[Stored items]

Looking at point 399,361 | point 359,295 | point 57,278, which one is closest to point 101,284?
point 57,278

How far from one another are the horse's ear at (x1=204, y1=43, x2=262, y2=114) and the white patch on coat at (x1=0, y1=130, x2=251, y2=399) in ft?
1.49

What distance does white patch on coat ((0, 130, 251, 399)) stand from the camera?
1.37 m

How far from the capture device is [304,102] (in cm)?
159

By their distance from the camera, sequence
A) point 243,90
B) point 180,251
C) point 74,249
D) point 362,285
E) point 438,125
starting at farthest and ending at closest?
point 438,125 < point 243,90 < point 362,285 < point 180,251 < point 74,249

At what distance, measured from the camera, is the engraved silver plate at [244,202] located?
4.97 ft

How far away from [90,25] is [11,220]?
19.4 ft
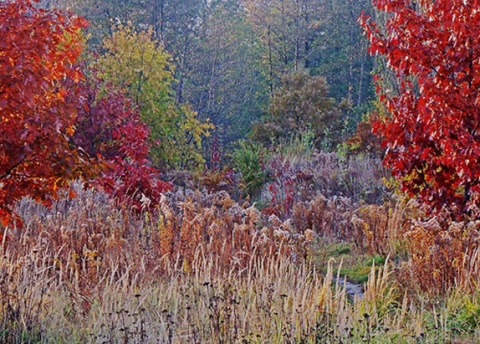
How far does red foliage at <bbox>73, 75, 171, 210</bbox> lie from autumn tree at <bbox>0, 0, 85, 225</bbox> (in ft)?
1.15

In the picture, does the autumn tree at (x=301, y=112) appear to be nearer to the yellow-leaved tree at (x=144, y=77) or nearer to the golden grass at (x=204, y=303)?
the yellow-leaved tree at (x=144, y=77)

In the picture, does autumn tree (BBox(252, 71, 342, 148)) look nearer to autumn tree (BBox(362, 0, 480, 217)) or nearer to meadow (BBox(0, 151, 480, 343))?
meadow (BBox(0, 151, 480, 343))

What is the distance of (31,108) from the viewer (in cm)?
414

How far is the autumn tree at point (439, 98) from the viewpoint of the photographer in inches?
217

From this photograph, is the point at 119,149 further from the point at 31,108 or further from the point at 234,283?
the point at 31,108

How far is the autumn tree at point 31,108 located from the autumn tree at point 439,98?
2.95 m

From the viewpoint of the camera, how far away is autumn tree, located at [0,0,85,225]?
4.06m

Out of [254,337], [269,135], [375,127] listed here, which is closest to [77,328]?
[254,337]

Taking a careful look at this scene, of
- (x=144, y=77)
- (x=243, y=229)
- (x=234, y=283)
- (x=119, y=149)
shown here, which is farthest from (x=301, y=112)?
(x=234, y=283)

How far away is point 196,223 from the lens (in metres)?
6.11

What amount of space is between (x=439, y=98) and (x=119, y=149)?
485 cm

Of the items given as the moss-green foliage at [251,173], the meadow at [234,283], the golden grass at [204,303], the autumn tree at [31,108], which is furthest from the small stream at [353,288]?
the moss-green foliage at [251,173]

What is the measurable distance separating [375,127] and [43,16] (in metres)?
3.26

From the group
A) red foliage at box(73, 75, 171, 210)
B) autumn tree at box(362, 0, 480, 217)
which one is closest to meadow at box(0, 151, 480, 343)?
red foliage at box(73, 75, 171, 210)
---
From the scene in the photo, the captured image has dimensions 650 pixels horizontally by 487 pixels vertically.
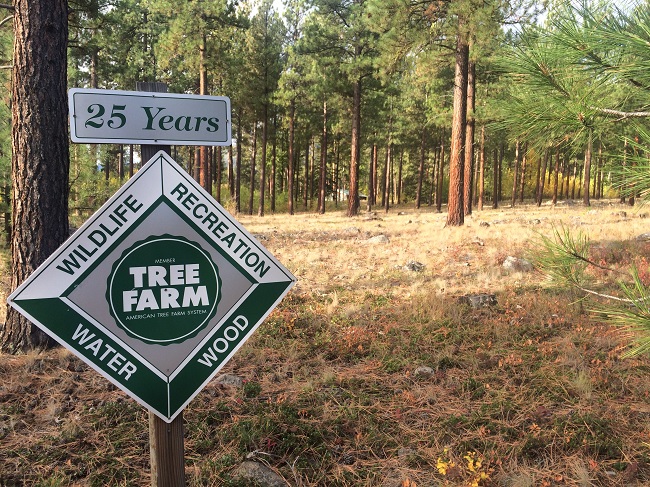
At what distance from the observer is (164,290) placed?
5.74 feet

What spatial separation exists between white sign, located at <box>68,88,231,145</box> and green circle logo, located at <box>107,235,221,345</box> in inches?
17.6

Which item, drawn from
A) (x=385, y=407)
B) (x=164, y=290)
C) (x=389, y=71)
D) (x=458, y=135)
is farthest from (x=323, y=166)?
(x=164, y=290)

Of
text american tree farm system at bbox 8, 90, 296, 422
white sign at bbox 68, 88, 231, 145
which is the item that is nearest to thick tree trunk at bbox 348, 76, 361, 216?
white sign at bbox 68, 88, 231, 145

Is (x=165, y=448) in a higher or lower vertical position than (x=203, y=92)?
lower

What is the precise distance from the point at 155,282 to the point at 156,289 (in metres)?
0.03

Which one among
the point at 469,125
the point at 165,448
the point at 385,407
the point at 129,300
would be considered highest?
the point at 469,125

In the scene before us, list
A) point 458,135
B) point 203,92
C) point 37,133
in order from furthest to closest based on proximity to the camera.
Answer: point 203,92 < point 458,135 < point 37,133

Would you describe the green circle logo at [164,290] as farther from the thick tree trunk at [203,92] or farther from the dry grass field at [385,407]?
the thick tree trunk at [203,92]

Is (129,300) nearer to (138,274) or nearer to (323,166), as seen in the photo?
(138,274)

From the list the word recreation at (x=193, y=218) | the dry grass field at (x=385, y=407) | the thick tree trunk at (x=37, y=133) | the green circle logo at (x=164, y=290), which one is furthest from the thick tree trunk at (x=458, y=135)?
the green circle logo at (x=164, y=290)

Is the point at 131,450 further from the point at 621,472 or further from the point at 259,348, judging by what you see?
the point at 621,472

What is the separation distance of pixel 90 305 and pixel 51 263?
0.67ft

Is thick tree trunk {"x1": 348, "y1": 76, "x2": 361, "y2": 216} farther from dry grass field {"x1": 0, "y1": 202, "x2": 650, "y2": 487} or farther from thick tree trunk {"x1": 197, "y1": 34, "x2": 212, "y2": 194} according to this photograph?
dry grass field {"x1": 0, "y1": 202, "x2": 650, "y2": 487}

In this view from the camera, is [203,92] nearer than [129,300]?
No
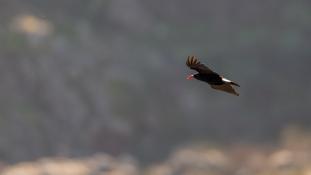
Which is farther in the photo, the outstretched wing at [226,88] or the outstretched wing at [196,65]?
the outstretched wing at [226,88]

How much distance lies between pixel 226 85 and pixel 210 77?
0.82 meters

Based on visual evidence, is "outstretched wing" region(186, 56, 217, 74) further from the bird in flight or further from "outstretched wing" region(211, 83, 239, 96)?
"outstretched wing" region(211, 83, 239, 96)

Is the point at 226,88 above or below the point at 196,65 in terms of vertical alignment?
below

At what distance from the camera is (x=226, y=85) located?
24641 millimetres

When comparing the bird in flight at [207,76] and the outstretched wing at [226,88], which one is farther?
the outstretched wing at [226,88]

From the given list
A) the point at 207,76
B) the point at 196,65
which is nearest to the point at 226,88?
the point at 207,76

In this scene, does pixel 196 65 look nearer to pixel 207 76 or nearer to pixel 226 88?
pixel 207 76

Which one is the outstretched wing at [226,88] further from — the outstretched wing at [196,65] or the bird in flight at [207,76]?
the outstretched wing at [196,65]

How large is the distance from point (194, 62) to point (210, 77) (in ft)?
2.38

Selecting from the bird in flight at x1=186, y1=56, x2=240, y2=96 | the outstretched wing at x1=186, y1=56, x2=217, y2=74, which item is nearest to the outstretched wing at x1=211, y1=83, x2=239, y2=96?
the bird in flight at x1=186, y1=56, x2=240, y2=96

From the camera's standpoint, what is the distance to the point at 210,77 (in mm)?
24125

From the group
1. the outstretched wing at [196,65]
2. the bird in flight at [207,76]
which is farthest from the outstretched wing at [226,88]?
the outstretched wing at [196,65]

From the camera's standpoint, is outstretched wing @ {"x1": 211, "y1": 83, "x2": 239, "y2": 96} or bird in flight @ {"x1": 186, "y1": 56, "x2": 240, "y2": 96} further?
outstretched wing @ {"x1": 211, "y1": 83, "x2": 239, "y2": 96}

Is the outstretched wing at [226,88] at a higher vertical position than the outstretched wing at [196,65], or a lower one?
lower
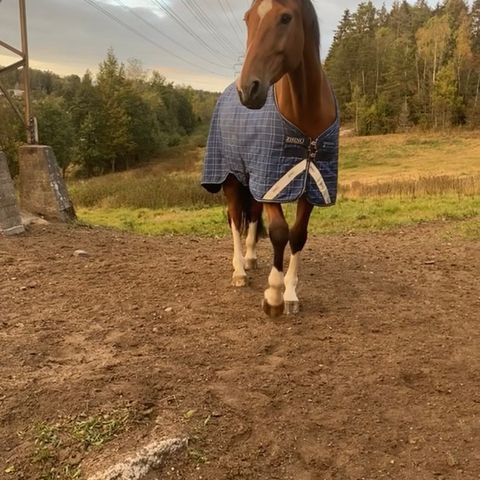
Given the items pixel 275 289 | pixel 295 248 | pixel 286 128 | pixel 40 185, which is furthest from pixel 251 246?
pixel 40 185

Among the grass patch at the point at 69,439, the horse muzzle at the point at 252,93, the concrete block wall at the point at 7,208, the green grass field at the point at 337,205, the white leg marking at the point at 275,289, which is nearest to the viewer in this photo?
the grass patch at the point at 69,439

Problem statement
Show every line in the rows above that contains the string "logo".

Reply to the task
What spatial separation exists between white sign, located at <box>68,88,231,145</box> and green circle logo, located at <box>107,235,221,345</box> in inches?
Would you describe the green circle logo at [164,290] as farther from the thick tree trunk at [203,92] or farther from the dry grass field at [385,407]?
From the list the word recreation at (x=193, y=218) | the dry grass field at (x=385, y=407) | the thick tree trunk at (x=37, y=133) | the green circle logo at (x=164, y=290), which one is furthest from the thick tree trunk at (x=458, y=135)?
the green circle logo at (x=164, y=290)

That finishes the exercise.